Abstract
INTRODUCTION
Despite the universal use of temozolomide (TMZ) in GBM, many patients experience minimal benefit. Moreover, TMZ can be deleterious due to its mutagenic nature. These findings underline the importance of predicting which patients will benefit from TMZ. DATA: Bcl-3 was identified as being involved in cytotoxicity by TMZ due to its unique interaction with NF-κB residues modified following treatment. Up- and down-regulation of Bcl-3 in patient-derived glioma stem-like cells (GSCs) demonstrates that Bcl-3 blocks cytotoxicity by TMZ in vitro and in an intracranial PDX. Analysis of multiple public GBM datasets demonstrates that BCL3 mRNA expression is a marker of outcome, a finding confirmed on multivariate analysis incorporating MGMT promoter methylation, age and IDH mutation among other variables.

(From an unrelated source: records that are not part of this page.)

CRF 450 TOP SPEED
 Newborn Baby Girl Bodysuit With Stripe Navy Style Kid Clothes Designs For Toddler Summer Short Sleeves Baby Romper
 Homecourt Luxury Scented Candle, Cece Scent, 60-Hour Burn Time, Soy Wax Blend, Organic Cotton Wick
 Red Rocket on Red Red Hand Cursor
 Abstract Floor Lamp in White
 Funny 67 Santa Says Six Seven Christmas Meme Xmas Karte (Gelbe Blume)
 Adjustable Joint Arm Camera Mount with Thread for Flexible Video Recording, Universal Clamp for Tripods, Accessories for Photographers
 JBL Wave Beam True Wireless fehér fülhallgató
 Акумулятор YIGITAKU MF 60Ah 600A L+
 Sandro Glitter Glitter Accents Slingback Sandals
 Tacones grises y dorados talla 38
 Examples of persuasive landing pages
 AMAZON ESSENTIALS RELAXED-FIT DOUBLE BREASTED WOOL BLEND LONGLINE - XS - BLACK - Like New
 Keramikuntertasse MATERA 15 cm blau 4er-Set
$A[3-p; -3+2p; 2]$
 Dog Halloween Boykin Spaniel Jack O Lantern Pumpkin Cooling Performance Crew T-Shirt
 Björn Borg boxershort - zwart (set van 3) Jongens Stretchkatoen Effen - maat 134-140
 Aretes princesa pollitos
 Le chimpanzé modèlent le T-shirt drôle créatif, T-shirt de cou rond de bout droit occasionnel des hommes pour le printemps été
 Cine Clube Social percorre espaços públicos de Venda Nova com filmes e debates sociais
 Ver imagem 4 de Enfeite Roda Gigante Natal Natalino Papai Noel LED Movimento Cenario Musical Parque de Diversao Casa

Most notably, separation of patients in TCGA by treatment modality demonstrates that BCL3 is only informative in patients who received alkylating chemotherapy not untreated patients or those receiving ionizing radiation (IR) alone, a finding significant on multivariate analysis and validated in REMBRANDT. To examine Bcl-3 protein, TMAs were constructed incorporating 86 GBMs. Bcl-3 immunohistochemistry graded on a 4-tier system and dichotomized significantly separates patients into survival groups (P<0.0001; HR, 5.418; 95%CI, 2.747–9.647). In GBM, Bcl-3 mRNA and protein level is regulated by gene copy number determined in public datasets and in TMAs by FISH. CNAs of BCL3 occur due to changes directed to a broad region of 19q13, an area deleted in 20–40% of all types of glioma. Mechanistically, Bcl-3 promotes resistance by inducing mesenchymal differentiation via promoter-specific NF-κB dimer exchange, shown in GSCs and confirmed in TCGA GBM.
CONCLUSIONS
BCL3 is an independent predictor of response to TMZ in GBM whose expression is regulated by CNA targeted to 19q13 that inadvertently affect BCL3. Bcl-3 expression level represents a cell-intrinsic modulator of NF-κB activity that promotes mesenchymal differentiation and resistance to therapy.